Let $A,B,$ and $C$ be sets such that there is no surjection from $A$ to $B,$ and there is no surjection from $B$ to $C.$ Show that there is no surjection from $A$ to $C.$
When $A,B,$ and $C$ are finite sets, it's quite easy to show that a surjection doesn't exist. However, how do we deal with the infinite case? I've been able to show that any surjection (if it exists) from $A$ to $C$ cannot be of the form $g\circ h$ where $h:A\to B,$ and $g:B\to C.$ I haven't gotten further than this, though.
This is one of those naive statements that seem reasonable, but require the axiom of choice (indeed, it is equivalent to the axiom of choice).

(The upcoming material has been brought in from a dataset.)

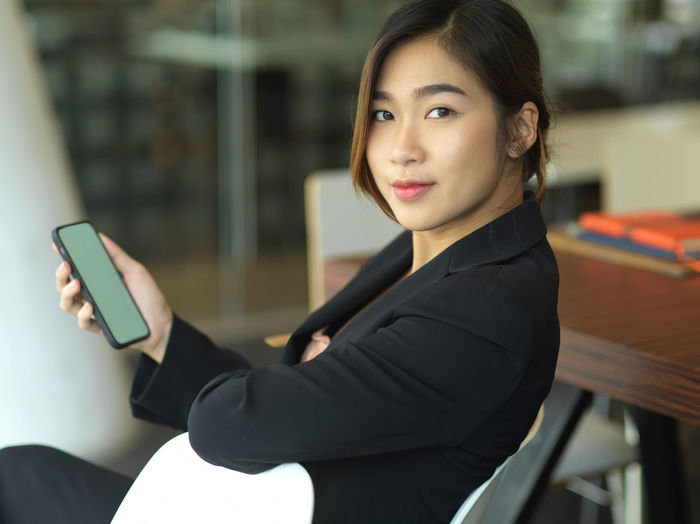 Portrait of young businesswoman holding mobile phone in office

Depending on what you've seen already, this may be very easy or not. I will assume the following equivalent statement, that if there is no surjection from $A$ onto $B$, then there is an injection from $A$ into $B$. This is a consequence of "every two cardinals are comparable" along with "if there is an injection $X\to Y$ then there is a surjection $Y\to X$ or $X$ is empty" (the latter requires no choice).
Since there is no surjections $A\to B$ and $B\to C$, there are injections $A\to B$ and $B\to C$. So, if there was a surjection $A\to C$, there would be a surjection $A\to B$ as well.
To see this is equivalent to the axiom of choice, suppose that the axiom of choice fails, and let $X$ which cannot be well-ordered. Now, let $A=C=X$, $B=\aleph^*(X)$ its Lindenbaum number (this is the least non-zero ordinal onto which $X$ does not surject).
Then by definition there is no surjection from $A$ onto $B$, and since $A$ cannot be well-ordered, there is no surjection from $B$ onto $C$, but there is a pretty obvious surjection from $A$ onto $C$.